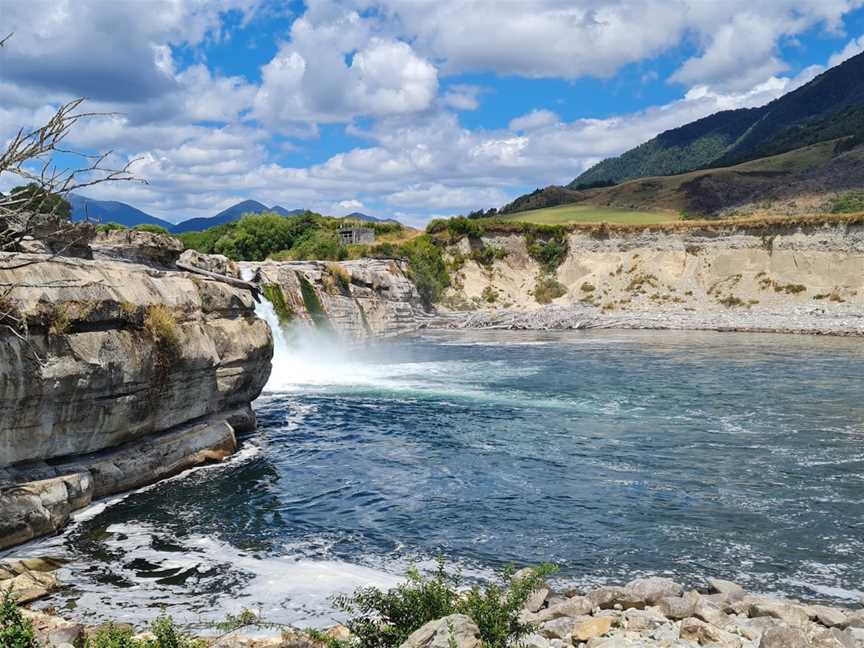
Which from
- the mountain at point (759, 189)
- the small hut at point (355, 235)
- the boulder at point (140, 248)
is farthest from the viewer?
the mountain at point (759, 189)

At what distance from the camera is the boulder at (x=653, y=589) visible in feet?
33.5

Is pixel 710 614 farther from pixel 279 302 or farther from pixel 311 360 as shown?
pixel 279 302

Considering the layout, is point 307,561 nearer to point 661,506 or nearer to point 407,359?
point 661,506

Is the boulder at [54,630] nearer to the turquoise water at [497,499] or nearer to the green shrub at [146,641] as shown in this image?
the green shrub at [146,641]

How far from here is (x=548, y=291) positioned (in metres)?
74.1

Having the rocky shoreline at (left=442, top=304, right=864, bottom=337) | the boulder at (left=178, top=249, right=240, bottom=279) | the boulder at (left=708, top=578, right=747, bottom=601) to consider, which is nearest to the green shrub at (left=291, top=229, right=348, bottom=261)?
the rocky shoreline at (left=442, top=304, right=864, bottom=337)

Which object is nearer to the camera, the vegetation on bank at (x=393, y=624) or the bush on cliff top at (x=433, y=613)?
the vegetation on bank at (x=393, y=624)

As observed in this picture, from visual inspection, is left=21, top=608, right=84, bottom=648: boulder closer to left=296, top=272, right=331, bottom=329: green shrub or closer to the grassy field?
left=296, top=272, right=331, bottom=329: green shrub

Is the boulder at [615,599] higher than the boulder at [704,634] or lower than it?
lower

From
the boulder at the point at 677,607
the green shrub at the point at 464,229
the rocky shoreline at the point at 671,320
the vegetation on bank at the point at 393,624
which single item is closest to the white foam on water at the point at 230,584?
the vegetation on bank at the point at 393,624

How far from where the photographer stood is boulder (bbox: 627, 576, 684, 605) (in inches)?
402

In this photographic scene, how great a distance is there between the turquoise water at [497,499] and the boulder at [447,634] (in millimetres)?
2940

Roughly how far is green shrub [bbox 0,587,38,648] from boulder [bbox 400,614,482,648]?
A: 4251 millimetres

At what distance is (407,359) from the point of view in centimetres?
4172
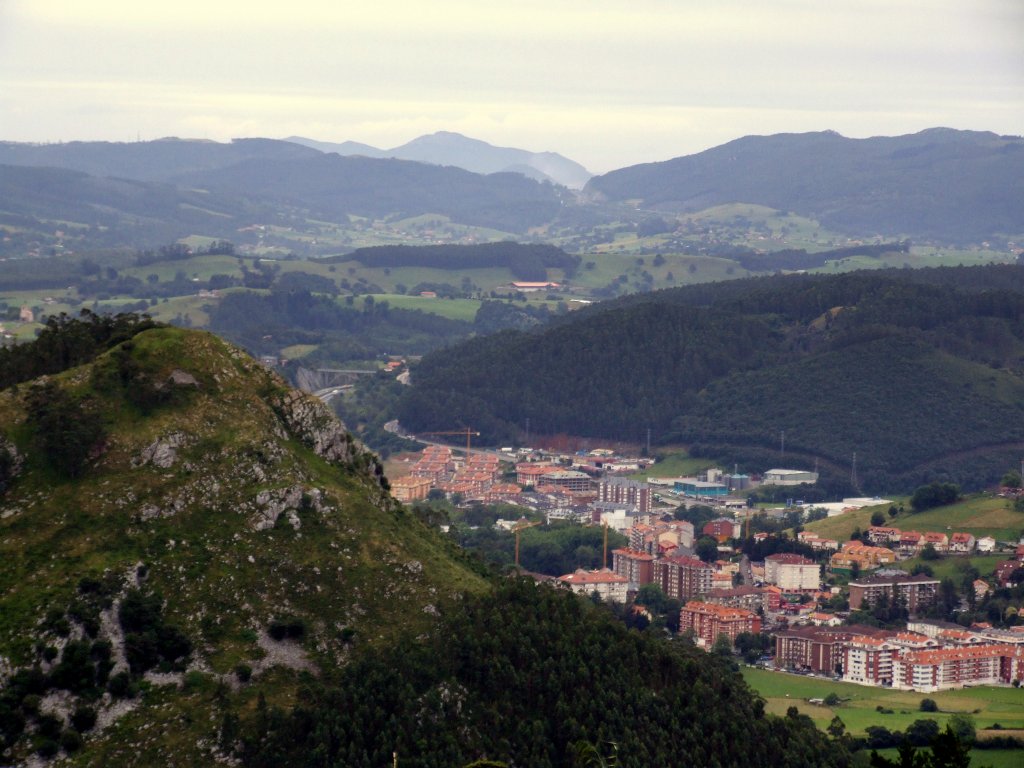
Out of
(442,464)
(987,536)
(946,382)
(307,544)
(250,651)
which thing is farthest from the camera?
(946,382)

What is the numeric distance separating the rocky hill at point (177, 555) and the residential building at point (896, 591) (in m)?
36.7

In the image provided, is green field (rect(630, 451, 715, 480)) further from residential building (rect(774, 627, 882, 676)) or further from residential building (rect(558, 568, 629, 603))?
residential building (rect(774, 627, 882, 676))

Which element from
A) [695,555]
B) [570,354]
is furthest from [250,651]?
[570,354]

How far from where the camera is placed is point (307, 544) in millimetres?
49750

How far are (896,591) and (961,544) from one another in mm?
11082

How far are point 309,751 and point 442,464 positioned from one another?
284 feet

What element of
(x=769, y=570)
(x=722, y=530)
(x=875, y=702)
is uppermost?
(x=875, y=702)

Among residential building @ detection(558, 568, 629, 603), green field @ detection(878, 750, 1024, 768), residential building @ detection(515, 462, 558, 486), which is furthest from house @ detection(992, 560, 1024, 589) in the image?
residential building @ detection(515, 462, 558, 486)

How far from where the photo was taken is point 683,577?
92500 millimetres

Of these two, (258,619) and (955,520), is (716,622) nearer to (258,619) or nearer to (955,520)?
(955,520)

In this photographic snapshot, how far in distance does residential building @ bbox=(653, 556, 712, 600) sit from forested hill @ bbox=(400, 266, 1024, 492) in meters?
37.9

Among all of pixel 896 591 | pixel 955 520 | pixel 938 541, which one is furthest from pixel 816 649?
pixel 955 520

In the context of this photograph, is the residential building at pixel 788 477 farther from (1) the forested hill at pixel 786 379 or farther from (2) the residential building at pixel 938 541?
(2) the residential building at pixel 938 541

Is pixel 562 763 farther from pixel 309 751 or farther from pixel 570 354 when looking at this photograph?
pixel 570 354
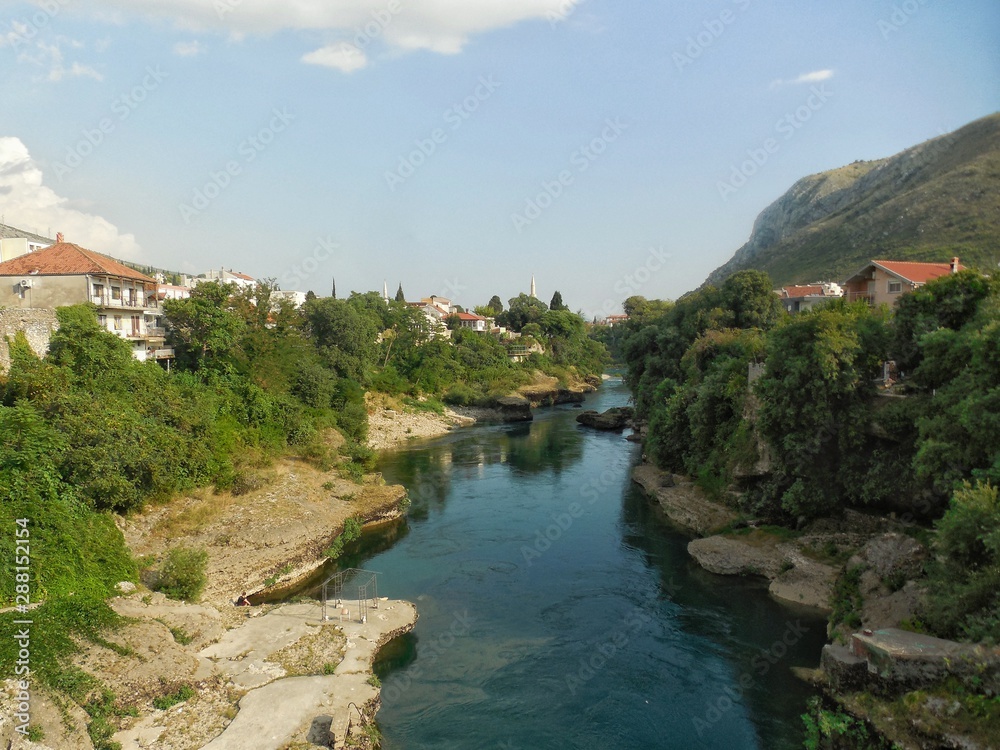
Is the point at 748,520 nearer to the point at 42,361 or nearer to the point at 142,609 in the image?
the point at 142,609

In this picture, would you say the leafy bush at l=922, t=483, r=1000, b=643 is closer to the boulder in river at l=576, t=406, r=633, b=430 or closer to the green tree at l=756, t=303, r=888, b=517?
the green tree at l=756, t=303, r=888, b=517

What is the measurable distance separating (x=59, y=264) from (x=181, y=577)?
56.0 feet

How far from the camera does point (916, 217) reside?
213 ft

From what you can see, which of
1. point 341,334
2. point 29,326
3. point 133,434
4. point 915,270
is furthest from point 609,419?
point 29,326

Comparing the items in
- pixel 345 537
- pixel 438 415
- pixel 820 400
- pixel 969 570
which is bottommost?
pixel 345 537

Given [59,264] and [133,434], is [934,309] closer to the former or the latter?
[133,434]

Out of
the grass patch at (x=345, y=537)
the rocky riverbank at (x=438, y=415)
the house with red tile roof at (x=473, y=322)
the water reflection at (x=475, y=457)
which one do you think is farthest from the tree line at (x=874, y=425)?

Given problem:
Leaving the pictures aside, transcribe the entire listing exactly.

Complete answer:
Which from
- the mountain at point (759, 189)
- the small hut at point (355, 235)
- the boulder at point (140, 248)
is farthest from the viewer?
the mountain at point (759, 189)

At what distance from the camera is the boulder at (x=653, y=589) visible in feet?
33.5

Is pixel 710 614 farther from pixel 279 302 or farther from pixel 311 360 as shown?
pixel 279 302

Considering the layout, is point 307,561 nearer to point 661,506 or nearer to point 407,359?
point 661,506

Is the boulder at [54,630] nearer to the turquoise water at [497,499] or nearer to the green shrub at [146,641] as shown in this image?
the green shrub at [146,641]

How far from here is (x=548, y=291) positioned (in metres)?
74.1

Having the rocky shoreline at (left=442, top=304, right=864, bottom=337) | the boulder at (left=178, top=249, right=240, bottom=279) | the boulder at (left=708, top=578, right=747, bottom=601) to consider, which is nearest to the green shrub at (left=291, top=229, right=348, bottom=261)?
the rocky shoreline at (left=442, top=304, right=864, bottom=337)

Which object is nearer to the camera, the vegetation on bank at (x=393, y=624) or the bush on cliff top at (x=433, y=613)?
the vegetation on bank at (x=393, y=624)

As observed in this picture, from visual inspection, is left=21, top=608, right=84, bottom=648: boulder closer to left=296, top=272, right=331, bottom=329: green shrub or closer to the grassy field?
left=296, top=272, right=331, bottom=329: green shrub

Is the boulder at [615,599] higher than the boulder at [704,634] or lower than it?
lower

From
the boulder at the point at 677,607
the green shrub at the point at 464,229
the rocky shoreline at the point at 671,320
the vegetation on bank at the point at 393,624
which single item is closest to the white foam on water at the point at 230,584?
the vegetation on bank at the point at 393,624

How far from where the photographer stood is boulder (bbox: 627, 576, 684, 605) (in inches)?
402

In this photographic scene, how great a distance is there between the turquoise water at [497,499] and the boulder at [447,634] (in millimetres)?
2940

Roughly how far is green shrub [bbox 0,587,38,648] from boulder [bbox 400,614,482,648]?
A: 4251 millimetres

At what distance is (407,359) from the point of view in centimetres?
4172
Out of
(442,464)
(987,536)
(946,382)
(307,544)
(250,651)
which thing is farthest from the camera?
(946,382)

What is the numeric distance separating the rocky hill at point (177, 555) and the residential building at point (896, 591) (in m)?
36.7

In the image provided, is green field (rect(630, 451, 715, 480)) further from residential building (rect(774, 627, 882, 676)) or further from residential building (rect(558, 568, 629, 603))?
residential building (rect(774, 627, 882, 676))

Which element from
A) [695,555]
B) [570,354]
is furthest from [250,651]?
[570,354]

How far from where the camera is placed is point (307, 544) in millimetres?
49750

How far are (896,591) and (961,544) from one another in mm?
11082

How far are point 309,751 and point 442,464 positioned from one another?
284 feet

What element of
(x=769, y=570)
(x=722, y=530)
(x=875, y=702)
is uppermost?
(x=875, y=702)

Among residential building @ detection(558, 568, 629, 603), green field @ detection(878, 750, 1024, 768), residential building @ detection(515, 462, 558, 486), which is furthest from house @ detection(992, 560, 1024, 589) in the image?
residential building @ detection(515, 462, 558, 486)

How far from where the photo was taken is point 683,577?
92500 millimetres

Of these two, (258,619) and (955,520), is (716,622) nearer to (258,619) or nearer to (955,520)?
(955,520)

In this photographic snapshot, how far in distance does residential building @ bbox=(653, 556, 712, 600) sit from forested hill @ bbox=(400, 266, 1024, 492) in meters?
37.9

Among all of pixel 896 591 | pixel 955 520 | pixel 938 541, which one is furthest from pixel 816 649?
pixel 955 520

In the context of this photograph, is the residential building at pixel 788 477 farther from (1) the forested hill at pixel 786 379 or farther from (2) the residential building at pixel 938 541?
(2) the residential building at pixel 938 541

Is pixel 562 763 farther from pixel 309 751 or farther from pixel 570 354 when looking at this photograph?
pixel 570 354
Is the point at 748,520 nearer to the point at 42,361 or nearer to the point at 142,609 in the image?
the point at 142,609

In this picture, would you say the leafy bush at l=922, t=483, r=1000, b=643 is closer to the boulder in river at l=576, t=406, r=633, b=430 or closer to the green tree at l=756, t=303, r=888, b=517?
the green tree at l=756, t=303, r=888, b=517

What is the measurable distance separating (x=59, y=264) from (x=181, y=577)?
56.0 feet

How far from the camera does point (916, 217) reside?
213 ft

From what you can see, which of
1. point 341,334
2. point 29,326
3. point 133,434
4. point 915,270
is furthest from point 609,419?
point 29,326

Comparing the items in
- pixel 345 537
- pixel 438 415
- pixel 820 400
- pixel 969 570
which is bottommost?
pixel 345 537

Given [59,264] and [133,434], is [934,309] closer to the former or the latter?
[133,434]

Out of
the grass patch at (x=345, y=537)
the rocky riverbank at (x=438, y=415)
the house with red tile roof at (x=473, y=322)
the water reflection at (x=475, y=457)
which one do you think is farthest from the tree line at (x=874, y=425)?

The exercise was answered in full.